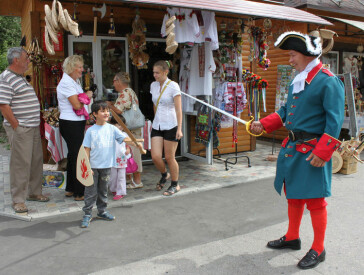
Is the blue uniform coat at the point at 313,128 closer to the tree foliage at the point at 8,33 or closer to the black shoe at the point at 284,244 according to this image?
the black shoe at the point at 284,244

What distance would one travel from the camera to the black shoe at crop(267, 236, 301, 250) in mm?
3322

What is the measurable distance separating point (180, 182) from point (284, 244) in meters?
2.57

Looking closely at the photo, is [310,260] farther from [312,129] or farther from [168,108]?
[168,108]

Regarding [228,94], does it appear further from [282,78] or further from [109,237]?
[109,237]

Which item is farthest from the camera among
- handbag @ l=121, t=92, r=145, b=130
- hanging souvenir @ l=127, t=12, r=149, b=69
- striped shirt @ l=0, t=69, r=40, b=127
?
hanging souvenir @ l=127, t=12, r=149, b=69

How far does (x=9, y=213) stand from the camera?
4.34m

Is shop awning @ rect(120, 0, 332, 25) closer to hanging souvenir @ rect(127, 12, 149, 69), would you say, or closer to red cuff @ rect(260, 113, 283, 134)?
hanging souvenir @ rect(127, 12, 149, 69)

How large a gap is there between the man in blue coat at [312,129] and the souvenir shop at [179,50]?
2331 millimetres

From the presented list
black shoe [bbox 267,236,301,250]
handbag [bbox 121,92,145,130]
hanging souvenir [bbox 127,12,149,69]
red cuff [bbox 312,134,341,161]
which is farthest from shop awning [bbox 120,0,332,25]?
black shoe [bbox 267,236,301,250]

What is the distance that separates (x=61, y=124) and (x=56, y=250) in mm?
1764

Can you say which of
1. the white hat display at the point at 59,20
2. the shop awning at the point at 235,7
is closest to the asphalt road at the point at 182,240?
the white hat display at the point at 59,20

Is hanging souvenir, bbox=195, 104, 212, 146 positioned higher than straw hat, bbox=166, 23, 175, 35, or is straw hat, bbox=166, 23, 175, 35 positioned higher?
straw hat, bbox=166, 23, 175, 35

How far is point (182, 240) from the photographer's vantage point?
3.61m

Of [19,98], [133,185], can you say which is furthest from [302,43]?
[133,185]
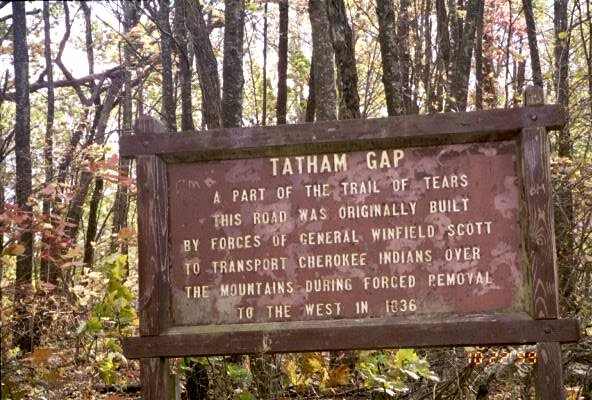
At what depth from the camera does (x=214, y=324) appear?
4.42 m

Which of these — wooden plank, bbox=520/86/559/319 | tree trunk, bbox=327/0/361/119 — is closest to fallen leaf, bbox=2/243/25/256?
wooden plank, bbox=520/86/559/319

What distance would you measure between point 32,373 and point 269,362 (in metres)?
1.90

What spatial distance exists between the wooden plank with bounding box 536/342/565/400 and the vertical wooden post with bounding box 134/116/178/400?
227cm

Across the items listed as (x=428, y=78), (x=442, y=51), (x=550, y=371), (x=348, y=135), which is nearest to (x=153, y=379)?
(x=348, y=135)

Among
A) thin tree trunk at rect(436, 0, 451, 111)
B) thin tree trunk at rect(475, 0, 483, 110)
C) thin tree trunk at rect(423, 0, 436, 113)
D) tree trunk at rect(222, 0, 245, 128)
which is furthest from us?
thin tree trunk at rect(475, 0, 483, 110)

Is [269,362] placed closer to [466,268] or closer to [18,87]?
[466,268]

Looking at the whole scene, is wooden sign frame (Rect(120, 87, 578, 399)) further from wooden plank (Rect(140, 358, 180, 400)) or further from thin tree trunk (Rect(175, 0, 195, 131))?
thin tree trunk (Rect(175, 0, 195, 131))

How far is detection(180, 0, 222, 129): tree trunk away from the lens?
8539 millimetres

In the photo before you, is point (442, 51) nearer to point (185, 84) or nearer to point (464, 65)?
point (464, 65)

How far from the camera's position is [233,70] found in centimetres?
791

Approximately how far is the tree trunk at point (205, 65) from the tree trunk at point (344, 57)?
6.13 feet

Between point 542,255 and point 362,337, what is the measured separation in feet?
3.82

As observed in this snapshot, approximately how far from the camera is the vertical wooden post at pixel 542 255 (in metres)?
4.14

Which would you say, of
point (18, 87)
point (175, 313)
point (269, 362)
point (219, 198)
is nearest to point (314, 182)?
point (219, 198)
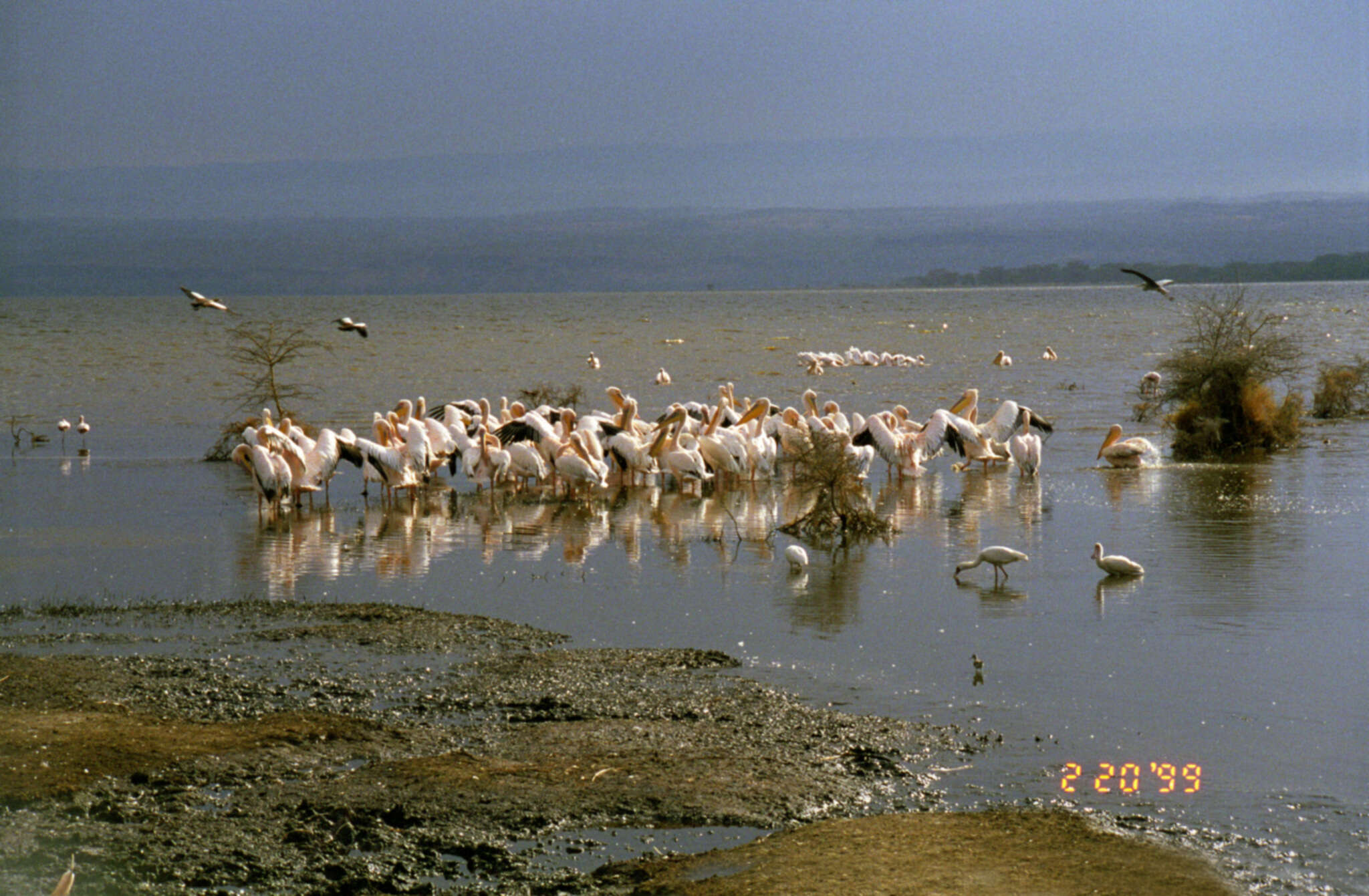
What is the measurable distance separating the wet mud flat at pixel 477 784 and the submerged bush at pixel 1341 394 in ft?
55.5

---

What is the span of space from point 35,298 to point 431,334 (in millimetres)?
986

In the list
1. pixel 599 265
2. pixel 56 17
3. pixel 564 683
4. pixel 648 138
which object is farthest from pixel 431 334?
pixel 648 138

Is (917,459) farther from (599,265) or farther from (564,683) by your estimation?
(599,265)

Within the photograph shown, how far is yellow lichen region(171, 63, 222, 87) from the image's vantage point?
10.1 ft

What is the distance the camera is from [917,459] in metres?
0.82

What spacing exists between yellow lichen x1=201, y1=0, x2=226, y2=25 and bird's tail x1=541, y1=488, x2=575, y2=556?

Exercise description: Count how many lines in the records contain the string "measurable", and reply with the number alone.

Task response: 2